Second grade teacher September Killy talks to her students in the one-room schoolhouse at BGSU.

By JAN LARSON McLAUGHLIN

BG Independent News

As second graders practiced penmanship on slates in the one-room schoolhouse, Starship robots were delivering food outside.

The lesson – times have changed.

On Wednesday, one second grade class from Crim Elementary School traveled back in time to learn at Bowling Green State University’s Little Red Schoolhouse, originally built in 1876. The other two classrooms will follow.

This field trip is the culmination of exploration of the social studies standard of “how technology has changed everyday life,” according to Stacey Higgins, one of the second grade teachers at Crim.

Crim students and staff enter Little Red Schoolhouse at BGSU.

Students dressed in “old fashioned clothes” from home and donations. The girls – who sat on one side of the school separated from the boys – wore long dresses with aprons and bonnets. The boys wore button down shirts, some with suspenders.

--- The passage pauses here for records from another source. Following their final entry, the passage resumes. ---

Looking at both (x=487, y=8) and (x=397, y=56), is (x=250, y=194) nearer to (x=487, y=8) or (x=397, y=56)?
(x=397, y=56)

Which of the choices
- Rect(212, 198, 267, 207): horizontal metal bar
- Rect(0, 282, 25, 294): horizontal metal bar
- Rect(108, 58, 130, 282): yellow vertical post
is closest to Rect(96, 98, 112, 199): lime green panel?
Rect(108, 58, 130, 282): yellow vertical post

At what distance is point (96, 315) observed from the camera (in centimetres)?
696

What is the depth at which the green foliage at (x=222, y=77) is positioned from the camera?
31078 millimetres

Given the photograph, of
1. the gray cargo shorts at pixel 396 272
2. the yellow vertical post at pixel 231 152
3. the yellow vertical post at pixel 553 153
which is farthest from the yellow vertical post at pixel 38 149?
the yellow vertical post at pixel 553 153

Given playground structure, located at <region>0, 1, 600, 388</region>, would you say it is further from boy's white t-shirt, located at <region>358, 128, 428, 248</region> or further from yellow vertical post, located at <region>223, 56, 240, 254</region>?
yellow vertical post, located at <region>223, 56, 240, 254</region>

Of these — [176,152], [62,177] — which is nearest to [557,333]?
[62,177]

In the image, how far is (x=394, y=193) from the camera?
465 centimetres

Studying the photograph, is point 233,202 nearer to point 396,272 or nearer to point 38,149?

After walking from Crim to the one-room school, the children hung up their coats in the cloakrooms (one for boys and one for girls) and sat at the old wooden desks surrounding the pot-bellied stove in the middle of the room.

“This allows us to immerse them in a learning experience,” said second grade teacher September Killy, whose class went to the one-room school on Wednesday. “We try to be as authentic as possible.”

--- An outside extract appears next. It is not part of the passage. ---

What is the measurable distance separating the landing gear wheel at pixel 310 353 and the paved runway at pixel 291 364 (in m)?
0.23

Second graders listen to their teacher September Killy.

The students started the morning by telling their teacher about the chores they performed at home before they could come to school. One student talked of collecting eggs, another about getting wood for the stove, and another about feeding a horse. 

And one student said she had to clean the Xbox.

“We had to have a conversation about that,” Killy said with a smile.

The children learned that unlike their classroom at Crim, the one-room school held all students from ages 5 to 18. 

They learned that to speak, they had to stand up and formally address their teacher. They learned the boys and girls entered the school by separate doors, that the curious holes in the desktops were for inkwells, and that textbooks had no color pictures.

Students read from McGuffey Readers.

Killy asked if the old McGuffey Readers they were using were like their Crim textbooks.

“No, it’s worse,” one boy said with certainty.

The students ciphered arithmetic on the chalkboard, practiced penmanship on slates, and competed in a spelling bee.  

The children packed their lunches in baskets or pails made from school cafeteria cans and twine. They tried to replicate the food from more than a century ago – packing biscuits, bacon, eggs, jerky, apples, sausage links and apple juice. A few stray gummies and bananas (which would not have been found in Northwest Ohio in the late 1800s) were tucked in as well.

A second grader eats a biscuit she brought for lunch.
A student eats lunch on a cloth napkin at his desk.

To build on the technology lesson back at Crim Elementary, the students churn butter, make ink from berries, write with feather quills, play tic-tac-toe with pebbles, and create punched tin ornaments.  

These activities are funded by a grant from the BG Schools Foundation.  

Normally, in pre-COVID times, all three second grade classrooms would go to the one-room school on the same day. Students would have to share desks – making it more realistic, Killy said.

Last year, because of COVID, the teachers taught from a Google Meet at the schoolhouse and porch-dropped supplies to the students at home.

“We’re so lucky we got to come this year,” Killy said.

Chalkboard used for studying rhyming words.

Typically, volunteer “schoolmarms” (retired teachers) assist at the schoolhouse, but due to COVID precautions only school staff attended this week. 

In addition to learning about technological changes, the students also make some good old fashioned memories, Killy said.  The teachers frequently hear from former students that they treasured the day in the Little Red Schoolhouse.

“We create memories,” Killy said.

A second grader stands to answer a question during class.